First order of business is a correction: last week's editorial (It Ain't Over, www.dmnews.com/articles/2000-07-31/9634.html) mistakenly reported that e-mail marketing firm yesmail.com was put on the anti-spam group Mail Abuse Prevention System LLC's Realtime Blackhole List. Yesmail was never listed. MAPS only threatened to put yesmail on the feared RBL. No excuses for the error.
Meanwhile, e-mails to the editor since last week's editorial were evidence of two camps seemingly incapable of understanding one another. The debate is like one big national information technology department feuding with its marketing counterpart.
“Look, I've got permission to mail these people,” says marketing.
“Ah, but do you really have permission?
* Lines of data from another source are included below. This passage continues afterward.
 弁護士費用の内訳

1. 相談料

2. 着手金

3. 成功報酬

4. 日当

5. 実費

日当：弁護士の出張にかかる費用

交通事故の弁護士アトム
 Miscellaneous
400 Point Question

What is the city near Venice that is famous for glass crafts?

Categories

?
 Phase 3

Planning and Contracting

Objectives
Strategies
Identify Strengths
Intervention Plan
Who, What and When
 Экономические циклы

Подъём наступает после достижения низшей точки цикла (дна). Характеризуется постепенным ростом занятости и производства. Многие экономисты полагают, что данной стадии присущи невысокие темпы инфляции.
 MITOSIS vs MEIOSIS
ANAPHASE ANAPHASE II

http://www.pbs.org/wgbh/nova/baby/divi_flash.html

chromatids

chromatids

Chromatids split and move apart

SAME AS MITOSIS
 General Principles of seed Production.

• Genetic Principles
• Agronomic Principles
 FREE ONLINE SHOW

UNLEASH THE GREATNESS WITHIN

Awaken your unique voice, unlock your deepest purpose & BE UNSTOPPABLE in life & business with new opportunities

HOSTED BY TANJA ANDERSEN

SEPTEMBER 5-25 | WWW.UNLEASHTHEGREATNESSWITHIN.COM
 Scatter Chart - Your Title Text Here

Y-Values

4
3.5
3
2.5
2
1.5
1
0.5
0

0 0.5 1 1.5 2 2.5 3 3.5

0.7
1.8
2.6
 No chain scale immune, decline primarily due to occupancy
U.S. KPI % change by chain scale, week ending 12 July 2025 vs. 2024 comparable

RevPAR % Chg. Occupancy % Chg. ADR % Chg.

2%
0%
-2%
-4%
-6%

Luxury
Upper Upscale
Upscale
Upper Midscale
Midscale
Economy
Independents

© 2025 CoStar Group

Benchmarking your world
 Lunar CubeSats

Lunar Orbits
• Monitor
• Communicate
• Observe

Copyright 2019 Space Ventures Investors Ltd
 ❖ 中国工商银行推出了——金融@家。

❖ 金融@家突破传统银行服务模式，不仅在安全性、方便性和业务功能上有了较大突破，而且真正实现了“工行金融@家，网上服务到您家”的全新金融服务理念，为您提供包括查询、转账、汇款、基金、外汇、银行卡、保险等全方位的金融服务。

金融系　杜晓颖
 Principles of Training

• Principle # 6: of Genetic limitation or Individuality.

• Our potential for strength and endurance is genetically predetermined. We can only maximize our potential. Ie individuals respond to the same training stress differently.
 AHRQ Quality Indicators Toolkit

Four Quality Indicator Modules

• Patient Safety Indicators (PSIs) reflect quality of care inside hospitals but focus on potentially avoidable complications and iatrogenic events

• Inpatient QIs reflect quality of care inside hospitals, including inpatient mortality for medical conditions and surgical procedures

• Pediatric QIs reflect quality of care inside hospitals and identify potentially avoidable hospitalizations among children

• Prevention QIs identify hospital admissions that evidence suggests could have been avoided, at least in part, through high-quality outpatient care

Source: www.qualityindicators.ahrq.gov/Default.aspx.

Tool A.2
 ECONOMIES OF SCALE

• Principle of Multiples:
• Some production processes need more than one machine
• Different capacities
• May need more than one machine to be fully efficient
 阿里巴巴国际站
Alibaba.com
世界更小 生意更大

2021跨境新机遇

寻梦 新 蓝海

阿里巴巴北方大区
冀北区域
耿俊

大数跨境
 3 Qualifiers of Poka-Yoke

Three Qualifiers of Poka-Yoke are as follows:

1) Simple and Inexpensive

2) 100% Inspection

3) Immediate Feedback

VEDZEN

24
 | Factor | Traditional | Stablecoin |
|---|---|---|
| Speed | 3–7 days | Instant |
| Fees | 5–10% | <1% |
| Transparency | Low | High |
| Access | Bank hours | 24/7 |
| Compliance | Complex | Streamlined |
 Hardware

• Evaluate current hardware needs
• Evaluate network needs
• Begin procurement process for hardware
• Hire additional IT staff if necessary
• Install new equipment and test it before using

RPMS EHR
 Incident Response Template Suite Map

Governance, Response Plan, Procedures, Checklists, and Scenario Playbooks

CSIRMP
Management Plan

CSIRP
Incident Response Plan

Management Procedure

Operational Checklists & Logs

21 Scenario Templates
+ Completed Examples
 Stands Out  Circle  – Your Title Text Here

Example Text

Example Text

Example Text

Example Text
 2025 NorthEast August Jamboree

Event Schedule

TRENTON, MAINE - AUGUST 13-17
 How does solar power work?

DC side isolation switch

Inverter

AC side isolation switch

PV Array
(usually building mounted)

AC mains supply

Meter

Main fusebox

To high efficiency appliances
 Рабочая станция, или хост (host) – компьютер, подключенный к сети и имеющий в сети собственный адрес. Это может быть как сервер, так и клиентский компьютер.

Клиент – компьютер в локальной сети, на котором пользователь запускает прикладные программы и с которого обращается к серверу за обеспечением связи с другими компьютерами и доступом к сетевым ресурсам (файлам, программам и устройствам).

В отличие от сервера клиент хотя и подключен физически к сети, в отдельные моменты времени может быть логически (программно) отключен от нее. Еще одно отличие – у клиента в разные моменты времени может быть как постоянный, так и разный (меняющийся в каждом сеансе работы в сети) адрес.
You marketers seem to think that just because I haven't told you 'no' that you've got permission,” says IT.
“No, really, these people have subscribed. I really have permission.”
“But was the permission box prechecked? If it was prechecked, you don't have explicit permission, you only have implied permission. You need explicit permission…”
At this point in the conversation, physical violence seems unavoidable. “You want an unchecked box? I'll uncheck your damn box…”
As further evidence of this communication gap, one anti-spam advocate sent an e-mail rightfully critical of the factual error in last week's editorial, but then included a link to an article about the need for e-mail filters because of the increasing volume of get-rich-quick, pyramid-scheme-type spam. No one in the yesmail debate is defending spam or the fly-by-night clowns who engage in it.
To marketers it seems that too many people in the anti-spam camp do not differentiate between spam and permission marketing that isn't quite up to their rigid standards. They see every commercial e-mailer as a spammer whose evil urges are just barely contained.
To be fair, e-mail administrators have a heck of a job fighting a seemingly ever-rising flood of spam. The RBL is one, albeit mindless, way to do it.
Meanwhile, e-mail from marketers expressed fear, disgust and bewilderment.
Said one marketer, “Interestingly, in relating to others outside the business about MAPS, it seems that MAPS compares with the Mafia in many subtle and not-so-subtle ways. Both have created jobs for themselves and are self-appointed police of neighborhoods without government approval, etc., MAPS being the self-appointed police of the Internet 'neighborhood' and if you don't do exactly what they tell you to … you'll pay dearly.”
Like them or hate them, MAPS can reportedly make 40 percent of an e-mail transmission bounce back, so marketers better at least understand why they do what they do.